Peter therefore was kept in prison: but prayer was made without ceasing of the church unto God for him– Acts 12:5
Pain, sorrow, and loss drive us to prayer — and to a turning point — here in this story, and always.
James is beheaded by Herod and Peter is awaiting his execution in jail…but prayer was made. This is the turning point of the entire chapter. Although it begins with Herod on a rampage, the chapter ends with the gospel on a rampage: “the word of God grew and multiplied” (24).

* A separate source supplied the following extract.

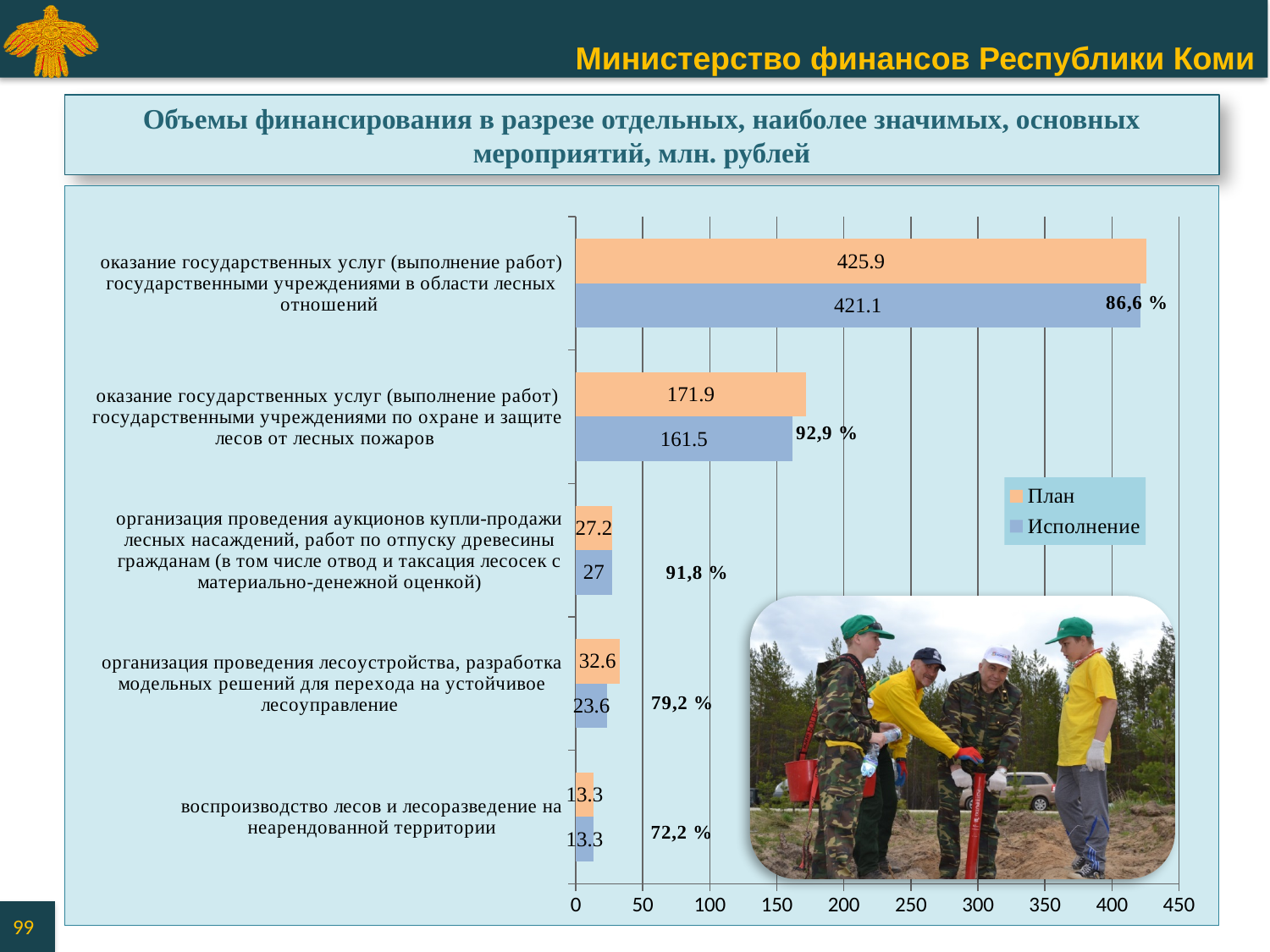
What is the План value for "организация проведения лесоустройства, разработка модельных решений для перехода на устойчивое лесоуправление"? 32.6 Which category has the lowest План value? воспроизводство лесов и лесоразведение на неарендованной территории What is the Исполнение value for "оказание государственных услуг (выполнение работ) государственными учреждениями по охране и защите лесов от лесных пожаров"? 161.5 How many categories are shown on the chart? 5 What are the two series named in the legend? План and Исполнение What is the План value for "оказание государственных услуг (выполнение работ) государственными учреждениями в области лесных отношений"? 425.9 What percentage is printed next to the bars for "воспроизводство лесов и лесоразведение на неарендованной территории"? 72,2 % How many series does the legend list? 2 Which is larger for "организация проведения лесоустройства, разработка модельных решений для перехода на устойчивое лесоуправление": the План value or the Исполнение value? План Which category has the highest Исполнение value? оказание государственных услуг (выполнение работ) государственными учреждениями в области лесных отношений What kind of chart is shown on the slide? bar chart What is the difference between the План and Исполнение values for "оказание государственных услуг (выполнение работ) государственными учреждениями по охране и защите лесов от лесных пожаров"? 10.4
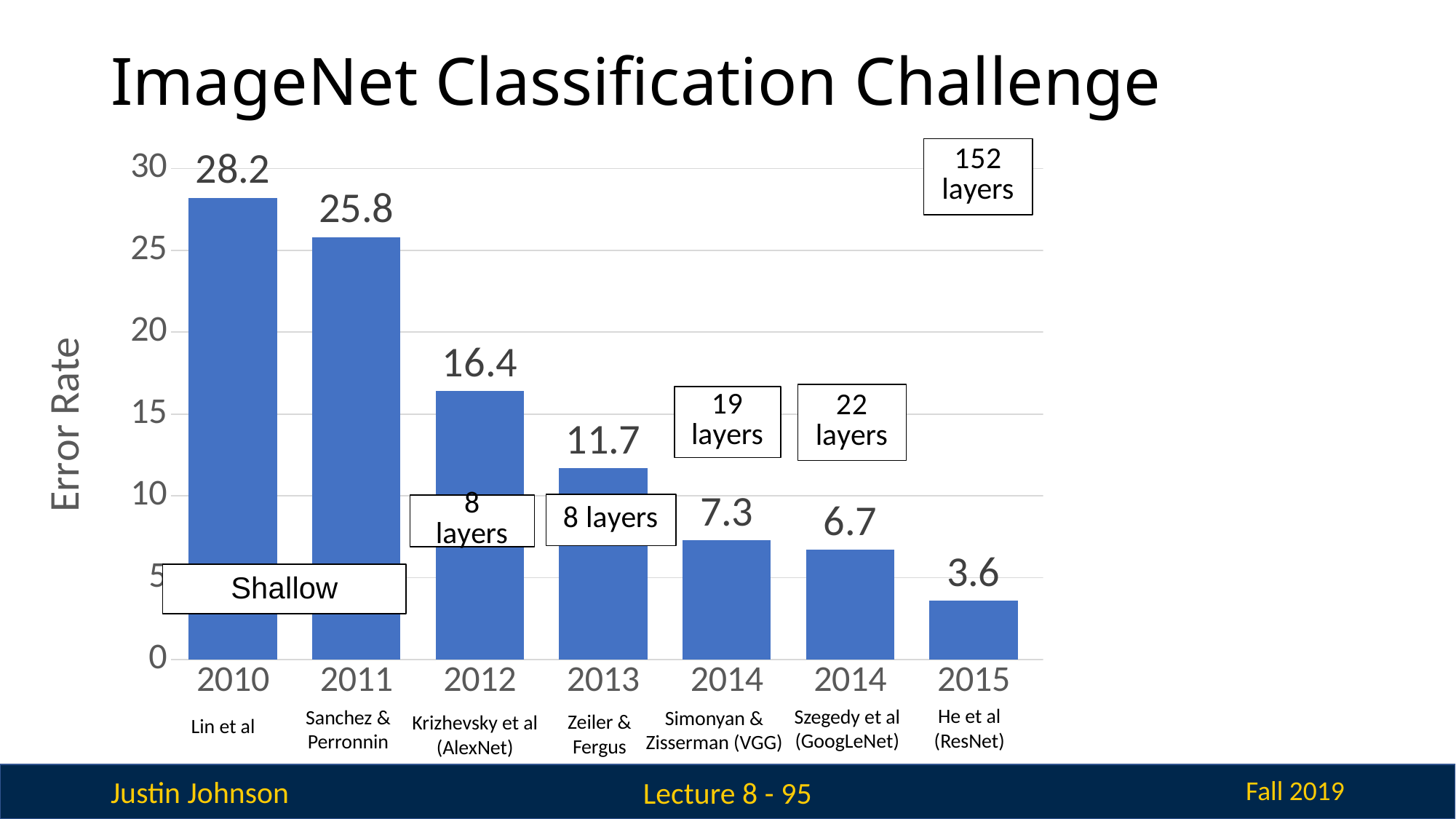
What type of chart is shown on the slide? Bar chart What is the difference in error rate between Lin et al (2010) and Sanchez & Perronnin (2011)? 2.4 What is the error rate for Krizhevsky et al (AlexNet) in 2012? 16.4 Which has a higher error rate, Simonyan & Zisserman (VGG) or Szegedy et al (GoogLeNet)? Simonyan & Zisserman (VGG) Which entry has the lowest error rate? 2015 (He et al, ResNet) Do the error rates rise or fall from 2010 to 2015? Fall What is the difference in error rate between Zeiler & Fergus (2013) and Szegedy et al (GoogLeNet)? 5 Is the error rate for Zeiler & Fergus (2013) greater or less than 10? greater What is the error rate for He et al (ResNet) in 2015? 3.6 What is the error rate for Simonyan & Zisserman (VGG)? 7.3 How many bars are shown in the chart? 7 Which entry has the highest error rate? 2010 (Lin et al)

In the end, Jesus’ reputation, not Herod’s, was increased through these events; but it is at the point of prayer that the massive shift in direction occurs. And there are four notable elements of this pivotal prayer:
First, it was without ceasing. Jesus himself tells us that we will continue receiving and finding as we continue asking and searching (Matthew 7:7). Second, the prayer was made by the church. If we do not pray for one another in the body of Christ, who will pray for us?
Third, this prayer was unto God. Not all prayer is to the one true and living God. Jesus says, “No man cometh unto the Father, but by me” (John 14:6). And fourth, the prayer was made for him, for Peter. Personal, intercessory prayer is Christ’s command to his church. We are to “remember them that are in bonds, as bound with them” (Hebrews 13:3).
Does this kind of prayer characterize and permeate your closet, your church? If so, then rest assured that it will be a turning point in the midst of your needs and wounds and losses.